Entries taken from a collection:
*** Block opens ***

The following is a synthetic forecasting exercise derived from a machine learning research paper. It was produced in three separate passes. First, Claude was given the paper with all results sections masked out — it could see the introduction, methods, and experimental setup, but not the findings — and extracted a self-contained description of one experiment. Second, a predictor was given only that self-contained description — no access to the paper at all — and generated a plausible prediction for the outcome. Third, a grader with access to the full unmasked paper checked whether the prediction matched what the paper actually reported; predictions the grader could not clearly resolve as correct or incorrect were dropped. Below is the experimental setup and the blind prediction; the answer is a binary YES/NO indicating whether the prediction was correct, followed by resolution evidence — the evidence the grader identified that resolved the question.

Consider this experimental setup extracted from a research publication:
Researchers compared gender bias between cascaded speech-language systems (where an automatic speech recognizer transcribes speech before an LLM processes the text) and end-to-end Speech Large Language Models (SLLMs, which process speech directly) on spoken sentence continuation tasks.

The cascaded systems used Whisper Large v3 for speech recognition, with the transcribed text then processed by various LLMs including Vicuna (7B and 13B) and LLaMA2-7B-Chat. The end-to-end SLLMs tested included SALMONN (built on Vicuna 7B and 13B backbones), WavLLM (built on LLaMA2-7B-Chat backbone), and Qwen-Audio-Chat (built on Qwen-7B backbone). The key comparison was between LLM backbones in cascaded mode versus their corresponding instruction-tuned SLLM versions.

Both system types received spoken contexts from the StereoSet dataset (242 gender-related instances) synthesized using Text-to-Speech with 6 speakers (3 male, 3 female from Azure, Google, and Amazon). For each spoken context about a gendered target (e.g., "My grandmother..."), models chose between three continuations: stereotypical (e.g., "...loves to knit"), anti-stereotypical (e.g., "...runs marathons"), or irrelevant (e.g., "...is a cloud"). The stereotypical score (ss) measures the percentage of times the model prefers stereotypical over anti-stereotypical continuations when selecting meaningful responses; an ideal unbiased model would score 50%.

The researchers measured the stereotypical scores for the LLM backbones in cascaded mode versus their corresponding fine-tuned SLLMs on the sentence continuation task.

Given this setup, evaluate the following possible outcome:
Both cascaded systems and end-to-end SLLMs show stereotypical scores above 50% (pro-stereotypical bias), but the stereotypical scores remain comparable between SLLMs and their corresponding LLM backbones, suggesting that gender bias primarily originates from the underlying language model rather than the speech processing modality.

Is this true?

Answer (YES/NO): NO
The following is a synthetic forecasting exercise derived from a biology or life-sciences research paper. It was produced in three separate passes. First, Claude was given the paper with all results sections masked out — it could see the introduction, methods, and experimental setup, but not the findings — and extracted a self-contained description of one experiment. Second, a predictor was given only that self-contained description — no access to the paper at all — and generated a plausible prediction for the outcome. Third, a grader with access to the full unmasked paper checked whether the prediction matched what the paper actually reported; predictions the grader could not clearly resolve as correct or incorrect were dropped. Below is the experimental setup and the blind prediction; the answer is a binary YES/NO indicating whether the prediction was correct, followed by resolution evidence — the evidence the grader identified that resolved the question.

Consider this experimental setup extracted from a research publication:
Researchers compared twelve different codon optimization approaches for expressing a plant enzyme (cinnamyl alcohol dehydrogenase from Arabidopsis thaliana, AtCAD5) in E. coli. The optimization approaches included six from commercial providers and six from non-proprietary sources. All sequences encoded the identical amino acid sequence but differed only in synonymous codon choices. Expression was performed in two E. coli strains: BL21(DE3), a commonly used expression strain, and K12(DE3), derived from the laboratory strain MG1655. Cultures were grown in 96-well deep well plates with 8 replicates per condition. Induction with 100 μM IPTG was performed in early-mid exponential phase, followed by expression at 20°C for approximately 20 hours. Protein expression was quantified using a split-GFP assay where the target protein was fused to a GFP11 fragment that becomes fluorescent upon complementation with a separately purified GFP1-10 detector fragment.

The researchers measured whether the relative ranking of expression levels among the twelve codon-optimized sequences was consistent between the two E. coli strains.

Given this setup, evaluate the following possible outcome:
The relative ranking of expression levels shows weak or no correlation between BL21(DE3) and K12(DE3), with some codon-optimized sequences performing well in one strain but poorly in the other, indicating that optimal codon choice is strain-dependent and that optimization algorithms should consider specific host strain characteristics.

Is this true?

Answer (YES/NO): NO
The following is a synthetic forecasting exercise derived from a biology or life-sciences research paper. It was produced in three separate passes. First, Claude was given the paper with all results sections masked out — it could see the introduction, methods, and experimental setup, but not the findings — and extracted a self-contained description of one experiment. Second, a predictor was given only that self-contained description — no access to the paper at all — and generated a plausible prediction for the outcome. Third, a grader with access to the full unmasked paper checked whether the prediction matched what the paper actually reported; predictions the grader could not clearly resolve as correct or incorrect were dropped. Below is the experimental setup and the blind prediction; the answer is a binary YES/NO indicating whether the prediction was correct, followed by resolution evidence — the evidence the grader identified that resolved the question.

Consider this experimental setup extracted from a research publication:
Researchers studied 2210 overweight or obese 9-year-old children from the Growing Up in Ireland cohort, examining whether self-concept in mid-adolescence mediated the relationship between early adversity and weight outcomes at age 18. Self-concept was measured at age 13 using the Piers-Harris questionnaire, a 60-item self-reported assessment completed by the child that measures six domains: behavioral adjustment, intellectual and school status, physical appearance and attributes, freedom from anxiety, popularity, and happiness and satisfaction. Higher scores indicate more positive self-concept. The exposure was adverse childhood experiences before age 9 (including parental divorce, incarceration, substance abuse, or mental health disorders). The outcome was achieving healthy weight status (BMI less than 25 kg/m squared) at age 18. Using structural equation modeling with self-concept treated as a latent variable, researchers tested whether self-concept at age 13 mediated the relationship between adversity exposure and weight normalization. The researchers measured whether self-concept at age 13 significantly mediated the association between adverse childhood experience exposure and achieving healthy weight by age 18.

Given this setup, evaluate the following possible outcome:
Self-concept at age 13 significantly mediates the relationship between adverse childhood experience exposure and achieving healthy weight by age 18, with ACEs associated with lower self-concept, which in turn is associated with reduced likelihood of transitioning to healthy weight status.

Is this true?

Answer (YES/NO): YES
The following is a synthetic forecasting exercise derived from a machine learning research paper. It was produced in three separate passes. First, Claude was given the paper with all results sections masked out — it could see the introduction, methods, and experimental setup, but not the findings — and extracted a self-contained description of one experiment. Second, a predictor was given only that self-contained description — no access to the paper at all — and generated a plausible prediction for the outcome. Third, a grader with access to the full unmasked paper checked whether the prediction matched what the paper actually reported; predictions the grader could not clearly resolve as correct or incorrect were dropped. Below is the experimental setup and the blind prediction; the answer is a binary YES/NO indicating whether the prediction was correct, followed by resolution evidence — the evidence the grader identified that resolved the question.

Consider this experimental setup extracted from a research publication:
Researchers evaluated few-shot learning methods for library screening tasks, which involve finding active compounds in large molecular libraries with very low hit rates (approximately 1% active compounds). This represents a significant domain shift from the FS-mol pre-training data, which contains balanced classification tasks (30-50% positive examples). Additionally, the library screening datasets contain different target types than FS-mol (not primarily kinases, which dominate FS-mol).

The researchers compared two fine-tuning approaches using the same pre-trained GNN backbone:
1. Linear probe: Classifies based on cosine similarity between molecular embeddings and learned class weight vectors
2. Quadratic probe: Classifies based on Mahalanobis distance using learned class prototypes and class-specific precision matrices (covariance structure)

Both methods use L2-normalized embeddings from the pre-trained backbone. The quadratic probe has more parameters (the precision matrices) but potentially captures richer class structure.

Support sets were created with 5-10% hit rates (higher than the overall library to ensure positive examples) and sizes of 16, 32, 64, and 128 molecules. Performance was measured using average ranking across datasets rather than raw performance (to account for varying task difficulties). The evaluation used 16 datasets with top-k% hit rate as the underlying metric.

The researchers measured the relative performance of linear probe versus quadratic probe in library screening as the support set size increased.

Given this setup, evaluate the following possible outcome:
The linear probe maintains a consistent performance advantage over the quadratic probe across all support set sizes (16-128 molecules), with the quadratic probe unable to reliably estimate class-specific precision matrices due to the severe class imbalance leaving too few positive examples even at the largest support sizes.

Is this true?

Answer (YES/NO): NO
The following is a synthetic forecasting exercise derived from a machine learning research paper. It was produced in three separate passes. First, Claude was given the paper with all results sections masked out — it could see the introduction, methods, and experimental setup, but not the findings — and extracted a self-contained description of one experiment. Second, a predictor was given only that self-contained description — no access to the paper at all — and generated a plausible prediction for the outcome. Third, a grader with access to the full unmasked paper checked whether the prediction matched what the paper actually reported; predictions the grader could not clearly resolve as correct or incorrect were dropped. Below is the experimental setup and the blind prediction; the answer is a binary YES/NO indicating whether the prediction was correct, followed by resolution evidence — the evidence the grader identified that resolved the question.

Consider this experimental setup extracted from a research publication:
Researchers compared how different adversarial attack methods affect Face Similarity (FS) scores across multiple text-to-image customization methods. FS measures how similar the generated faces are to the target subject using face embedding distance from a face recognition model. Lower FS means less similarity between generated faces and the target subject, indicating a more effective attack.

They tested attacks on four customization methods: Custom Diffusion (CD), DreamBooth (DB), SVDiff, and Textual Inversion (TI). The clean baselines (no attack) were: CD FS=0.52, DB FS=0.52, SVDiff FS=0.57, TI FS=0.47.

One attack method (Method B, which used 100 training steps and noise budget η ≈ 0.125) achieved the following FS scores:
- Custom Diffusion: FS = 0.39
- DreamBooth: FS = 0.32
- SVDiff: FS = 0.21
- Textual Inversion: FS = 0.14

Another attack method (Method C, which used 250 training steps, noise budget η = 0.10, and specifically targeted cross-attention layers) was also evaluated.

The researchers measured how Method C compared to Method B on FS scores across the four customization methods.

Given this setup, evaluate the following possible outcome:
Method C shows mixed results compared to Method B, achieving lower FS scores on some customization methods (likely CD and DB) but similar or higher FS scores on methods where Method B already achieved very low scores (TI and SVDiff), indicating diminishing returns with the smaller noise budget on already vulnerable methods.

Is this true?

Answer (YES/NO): NO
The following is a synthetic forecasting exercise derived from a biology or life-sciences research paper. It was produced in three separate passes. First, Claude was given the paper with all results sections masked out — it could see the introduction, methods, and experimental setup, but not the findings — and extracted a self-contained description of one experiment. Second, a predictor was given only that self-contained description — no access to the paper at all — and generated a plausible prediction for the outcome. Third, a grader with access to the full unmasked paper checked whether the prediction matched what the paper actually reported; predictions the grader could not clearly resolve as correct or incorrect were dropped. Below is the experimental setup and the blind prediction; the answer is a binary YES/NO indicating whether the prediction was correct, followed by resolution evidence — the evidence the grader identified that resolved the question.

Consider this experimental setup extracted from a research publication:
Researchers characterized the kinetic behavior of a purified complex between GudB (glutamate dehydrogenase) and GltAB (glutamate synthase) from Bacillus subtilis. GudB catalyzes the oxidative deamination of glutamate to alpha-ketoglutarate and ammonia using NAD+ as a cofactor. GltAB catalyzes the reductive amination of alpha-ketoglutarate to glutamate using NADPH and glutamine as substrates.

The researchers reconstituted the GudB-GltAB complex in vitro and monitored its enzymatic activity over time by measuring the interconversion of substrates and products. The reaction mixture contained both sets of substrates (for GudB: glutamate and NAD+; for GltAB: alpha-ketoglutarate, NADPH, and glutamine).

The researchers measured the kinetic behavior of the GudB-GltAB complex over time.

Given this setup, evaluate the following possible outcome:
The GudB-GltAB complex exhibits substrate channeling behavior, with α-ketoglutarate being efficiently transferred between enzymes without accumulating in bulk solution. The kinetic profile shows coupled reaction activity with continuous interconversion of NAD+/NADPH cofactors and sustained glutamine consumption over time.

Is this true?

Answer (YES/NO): NO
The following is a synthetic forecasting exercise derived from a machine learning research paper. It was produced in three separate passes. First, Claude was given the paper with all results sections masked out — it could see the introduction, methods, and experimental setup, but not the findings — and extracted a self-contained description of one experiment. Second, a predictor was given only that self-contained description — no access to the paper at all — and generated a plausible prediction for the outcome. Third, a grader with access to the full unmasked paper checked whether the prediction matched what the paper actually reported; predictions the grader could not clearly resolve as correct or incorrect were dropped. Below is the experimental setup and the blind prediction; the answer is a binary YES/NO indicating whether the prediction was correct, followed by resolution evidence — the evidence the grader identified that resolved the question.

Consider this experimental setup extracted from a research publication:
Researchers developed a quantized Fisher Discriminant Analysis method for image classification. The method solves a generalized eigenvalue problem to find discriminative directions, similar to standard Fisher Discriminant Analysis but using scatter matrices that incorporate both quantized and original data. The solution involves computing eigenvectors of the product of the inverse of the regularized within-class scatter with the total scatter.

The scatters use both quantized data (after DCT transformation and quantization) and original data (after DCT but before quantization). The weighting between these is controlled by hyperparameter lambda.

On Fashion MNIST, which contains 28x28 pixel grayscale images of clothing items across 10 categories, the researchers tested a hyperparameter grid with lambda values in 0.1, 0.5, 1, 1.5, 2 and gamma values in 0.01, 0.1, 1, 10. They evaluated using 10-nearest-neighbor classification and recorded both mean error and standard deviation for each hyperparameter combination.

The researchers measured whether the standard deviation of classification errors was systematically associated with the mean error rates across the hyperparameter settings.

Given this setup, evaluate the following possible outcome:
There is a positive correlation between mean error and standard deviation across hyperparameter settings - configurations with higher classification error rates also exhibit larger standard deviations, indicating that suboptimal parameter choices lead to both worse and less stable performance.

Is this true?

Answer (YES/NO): NO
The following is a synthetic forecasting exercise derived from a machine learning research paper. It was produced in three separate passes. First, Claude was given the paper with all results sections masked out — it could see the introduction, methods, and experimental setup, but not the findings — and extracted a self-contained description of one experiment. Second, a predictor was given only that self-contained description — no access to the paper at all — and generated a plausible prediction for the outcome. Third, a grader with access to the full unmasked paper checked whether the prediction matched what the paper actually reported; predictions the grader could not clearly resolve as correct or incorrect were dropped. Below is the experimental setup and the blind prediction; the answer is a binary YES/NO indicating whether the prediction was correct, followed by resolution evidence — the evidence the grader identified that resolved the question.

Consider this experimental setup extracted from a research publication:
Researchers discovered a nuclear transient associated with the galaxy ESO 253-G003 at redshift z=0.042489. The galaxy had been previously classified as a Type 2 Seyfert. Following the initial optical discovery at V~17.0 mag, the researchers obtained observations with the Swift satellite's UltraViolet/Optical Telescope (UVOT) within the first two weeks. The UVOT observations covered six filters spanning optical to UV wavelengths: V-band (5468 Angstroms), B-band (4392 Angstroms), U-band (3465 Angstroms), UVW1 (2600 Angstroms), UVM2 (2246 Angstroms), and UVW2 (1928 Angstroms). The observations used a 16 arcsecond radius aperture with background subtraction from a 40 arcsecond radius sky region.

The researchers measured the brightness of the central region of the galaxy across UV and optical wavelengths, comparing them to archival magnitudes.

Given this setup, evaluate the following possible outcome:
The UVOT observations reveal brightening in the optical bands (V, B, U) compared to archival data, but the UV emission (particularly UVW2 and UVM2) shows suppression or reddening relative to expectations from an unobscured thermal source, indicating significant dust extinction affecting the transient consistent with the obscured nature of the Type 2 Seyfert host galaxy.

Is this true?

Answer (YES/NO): NO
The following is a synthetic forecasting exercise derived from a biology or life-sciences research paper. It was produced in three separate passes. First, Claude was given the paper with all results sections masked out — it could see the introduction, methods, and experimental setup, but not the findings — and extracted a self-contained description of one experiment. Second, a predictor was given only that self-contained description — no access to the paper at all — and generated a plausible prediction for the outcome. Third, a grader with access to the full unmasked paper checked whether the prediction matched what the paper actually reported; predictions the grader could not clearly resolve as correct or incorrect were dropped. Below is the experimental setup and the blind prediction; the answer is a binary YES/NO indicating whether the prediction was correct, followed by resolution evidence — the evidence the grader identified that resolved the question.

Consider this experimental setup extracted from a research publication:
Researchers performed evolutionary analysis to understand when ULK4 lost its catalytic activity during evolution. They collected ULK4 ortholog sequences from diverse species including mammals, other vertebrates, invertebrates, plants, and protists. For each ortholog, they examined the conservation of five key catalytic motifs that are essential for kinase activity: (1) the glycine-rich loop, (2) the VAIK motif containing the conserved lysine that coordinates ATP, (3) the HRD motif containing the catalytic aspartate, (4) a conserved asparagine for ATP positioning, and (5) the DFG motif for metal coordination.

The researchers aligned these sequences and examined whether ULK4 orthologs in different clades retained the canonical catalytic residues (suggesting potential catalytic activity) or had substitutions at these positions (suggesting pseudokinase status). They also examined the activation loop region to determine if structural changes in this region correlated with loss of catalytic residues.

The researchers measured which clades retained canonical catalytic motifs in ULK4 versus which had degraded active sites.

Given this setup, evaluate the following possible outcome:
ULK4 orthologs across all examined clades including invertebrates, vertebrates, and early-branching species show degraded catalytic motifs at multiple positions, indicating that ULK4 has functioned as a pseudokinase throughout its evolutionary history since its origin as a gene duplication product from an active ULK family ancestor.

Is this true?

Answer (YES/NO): NO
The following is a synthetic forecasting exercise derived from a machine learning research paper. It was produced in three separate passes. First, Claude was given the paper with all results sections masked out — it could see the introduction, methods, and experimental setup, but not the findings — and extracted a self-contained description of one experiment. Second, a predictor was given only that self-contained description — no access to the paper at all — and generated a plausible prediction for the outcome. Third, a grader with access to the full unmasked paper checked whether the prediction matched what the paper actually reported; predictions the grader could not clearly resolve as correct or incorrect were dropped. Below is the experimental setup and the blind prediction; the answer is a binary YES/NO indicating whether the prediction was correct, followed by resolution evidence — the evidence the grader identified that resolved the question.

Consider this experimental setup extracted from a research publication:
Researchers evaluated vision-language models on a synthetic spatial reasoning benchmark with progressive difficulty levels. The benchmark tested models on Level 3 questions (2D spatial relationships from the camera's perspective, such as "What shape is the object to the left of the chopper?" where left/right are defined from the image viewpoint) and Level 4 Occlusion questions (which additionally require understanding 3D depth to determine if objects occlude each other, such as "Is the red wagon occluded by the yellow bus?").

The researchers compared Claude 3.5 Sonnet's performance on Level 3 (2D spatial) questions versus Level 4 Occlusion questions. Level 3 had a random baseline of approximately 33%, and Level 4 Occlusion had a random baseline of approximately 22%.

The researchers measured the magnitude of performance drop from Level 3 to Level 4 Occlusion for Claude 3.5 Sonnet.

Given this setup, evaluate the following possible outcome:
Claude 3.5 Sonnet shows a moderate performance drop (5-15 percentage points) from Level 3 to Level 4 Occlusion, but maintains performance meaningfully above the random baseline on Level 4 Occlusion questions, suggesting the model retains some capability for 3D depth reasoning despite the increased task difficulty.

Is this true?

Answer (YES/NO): NO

*** Block closes ***

**TASK ITEM:** Find all lines in the records that hold the word "multiple". Copy them.

**OUTPUT OF THE EXERCISE:**
Researchers compared how different adversarial attack methods affect Face Similarity (FS) scores across multiple text-to-image customization methods. FS measures how similar the generated faces are to the target subject using face embedding distance from a face recognition model. Lower FS means less similarity between generated faces and the target subject, indicating a more effective attack.
ULK4 orthologs across all examined clades including invertebrates, vertebrates, and early-branching species show degraded catalytic motifs at multiple positions, indicating that ULK4 has functioned as a pseudokinase throughout its evolutionary history since its origin as a gene duplication product from an active ULK family ancestor.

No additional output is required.